What you should do> Below are some records; copy them word for word and drop the pictures.

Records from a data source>
■ ■ ■ ■ ■

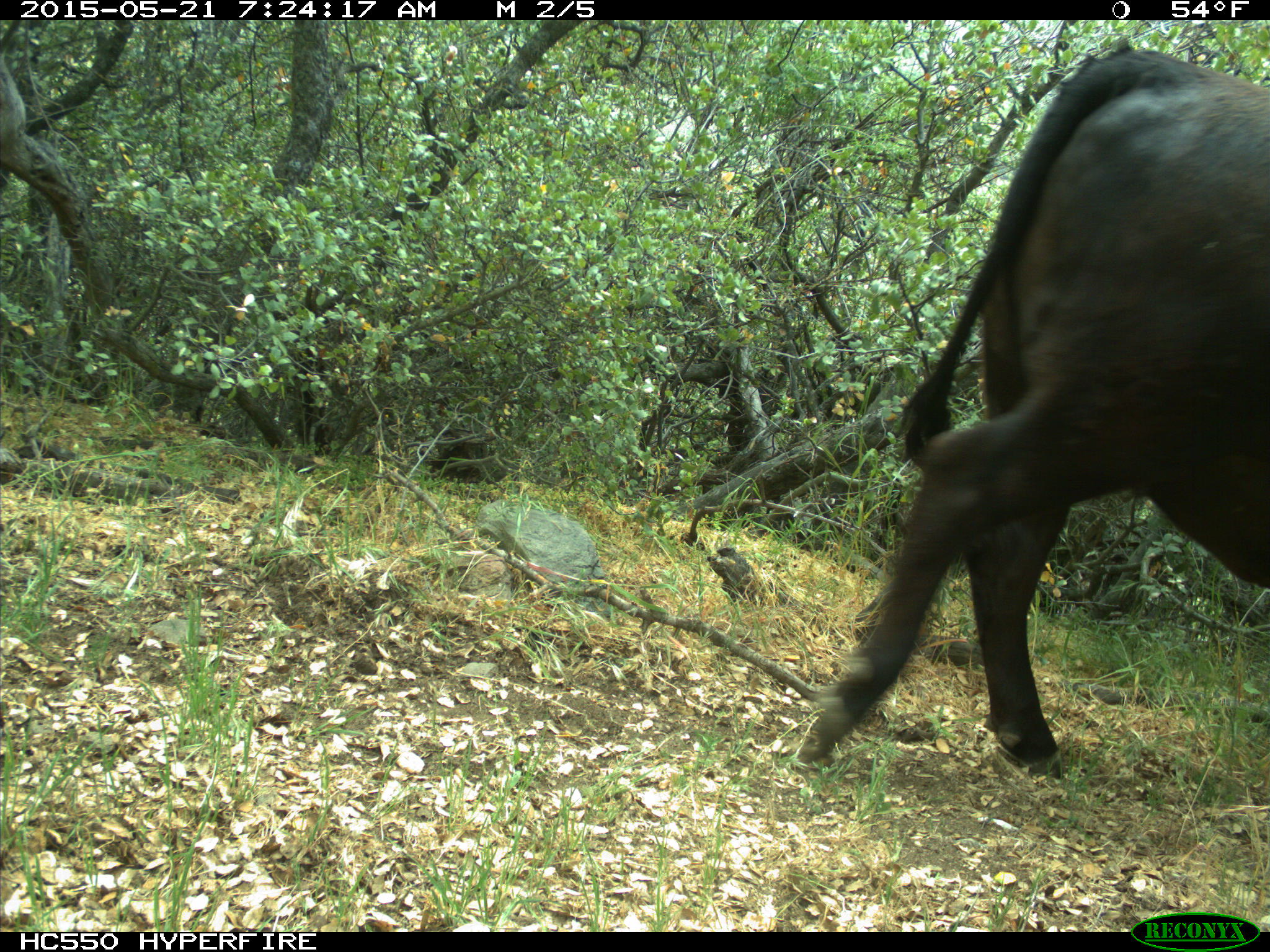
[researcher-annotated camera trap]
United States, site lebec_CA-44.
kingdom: Animalia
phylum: Chordata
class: Mammalia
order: Artiodactyla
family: Bovidae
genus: Bos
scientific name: Bos taurus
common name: domestic cow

■ ■ ■ ■ ■

Finished task>
[researcher-annotated camera trap]
United States, site lebec_CA-44.
kingdom: Animalia
phylum: Chordata
class: Mammalia
order: Artiodactyla
family: Bovidae
genus: Bos
scientific name: Bos taurus
common name: domestic cow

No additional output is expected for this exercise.